Add your description here

Project description

Bear Lake

A lightweight, file-based database built on Polars and Parquet, designed for fast analytics and easy data management.

Bear Lake provides a simple API for creating partitioned tables, inserting data, and running efficient queries using Polars' lazy evaluation. All data is stored as Parquet files with automatic partitioning support.

Usage

Quick Start

import polars as pl
import bear_lake as bl

# Connect to database
db = bl.connect("my_database")

# Create a table with schema and partitioning
schema = {
    "date": pl.Date,
    "ticker": pl.String,
    "price": pl.Float64
}

db.create(
    name="stocks",
    schema=schema,
    partition_keys=["ticker"],
    primary_keys=["date", "ticker"],
    mode="error"
)

# Insert data
data = pl.DataFrame({
    "date": ["2024-01-01", "2024-01-02"],
    "ticker": ["AAPL", "AAPL"],
    "price": [150.0, 152.5]
})

db.insert("stocks", data, mode="append")

# Query data using Polars lazy evaluation
result = db.query(
    bl.table("stocks")
    .filter(pl.col("ticker") == "AAPL")
    .select(["date", "price"])
)

print(result)

API Reference

Database Connection

db = bl.connect(path: str) -> Database

Connect to a database at the specified path. Creates the directory if it doesn't exist.

Creating Tables

db.create(
    name: str,
    schema: dict[str, pl.DataType],
    partition_keys: list[str],
    primary_keys: list[str],
    mode: str = "error"
)

Parameters:

  • name: Table name
  • schema: Dictionary mapping column names to Polars data types
  • partition_keys: Columns to partition data by (creates hierarchical folder structure)
  • primary_keys: Columns that form a unique identifier (used for deduplication)
  • mode: How to handle existing tables - "error" (default), "replace", or "skip"

Inserting Data

db.insert(name: str, data: pl.DataFrame, mode: str = "append")

Parameters:

  • name: Table name
  • data: Polars DataFrame to insert
  • mode: How to handle existing partitions - "append" (default), "overwrite", or "error"

Querying Data

result = db.query(expression: pl.LazyFrame) -> pl.DataFrame

Execute a lazy Polars query and return results. Use bl.table(name) to get a LazyFrame for a table.

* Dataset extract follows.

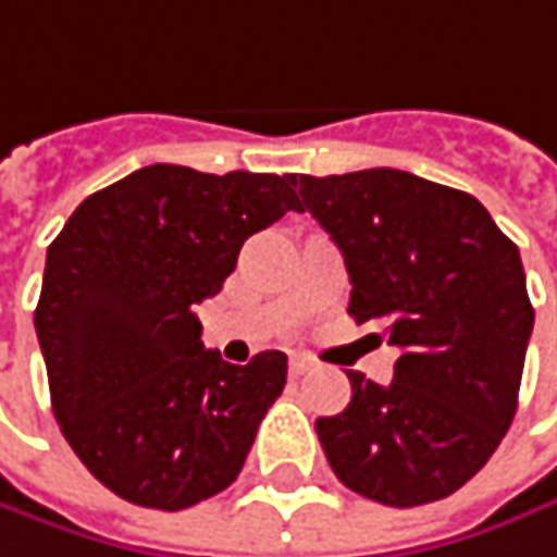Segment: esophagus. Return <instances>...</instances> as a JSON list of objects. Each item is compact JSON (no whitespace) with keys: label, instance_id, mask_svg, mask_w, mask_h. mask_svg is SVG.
Here are the masks:
<instances>
[{"label":"esophagus","instance_id":"34e87169","mask_svg":"<svg viewBox=\"0 0 557 557\" xmlns=\"http://www.w3.org/2000/svg\"><path fill=\"white\" fill-rule=\"evenodd\" d=\"M309 370H315V360H312V357H306V354H293V357H289V373H293V376H302V373H309Z\"/></svg>","mask_w":557,"mask_h":557}]
</instances>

# Get a LazyFrame for querying
lazy_df = bl.table("stocks")

# Build query with Polars operations
result = db.query(
    lazy_df
    .filter(pl.col("date") > "2024-01-01")
    .group_by("ticker")
    .agg(pl.col("price").mean())
)

Deleting Data

db.delete(name: str, expression: pl.Expr)

Delete rows matching the given expression from all partitions.

# Delete all rows where ticker is AAPL
db.delete("stocks", pl.col("ticker") == "AAPL")

Dropping Tables

db.drop(name: str)

Remove a table and all its data.

Table Metadata

# List all tables
tables = db.list_tables() -> list[str]

# Get table schema
schema = db.get_schema(name: str) -> dict[str, pl.DataType]

# Get partition keys
partition_keys = db.get_partition_keys(name: str) -> list[str]

# Get primary keys
primary_keys = db.get_primary_keys(name: str) -> list[str]

Optimizing Tables

db.optimize(name: str)

Deduplicate rows based on primary keys (keeping the last occurrence) and sort data. This compacts storage and improves query performance.

Project details


Download files

Download the file for your platform. If you're not sure which to choose, learn more about installing packages.

Source Distribution

bear_lake-0.1.2.tar.gz (4.3 kB view details)

Uploaded Source

Built Distribution

If you're not sure about the file name format, learn more about wheel file names.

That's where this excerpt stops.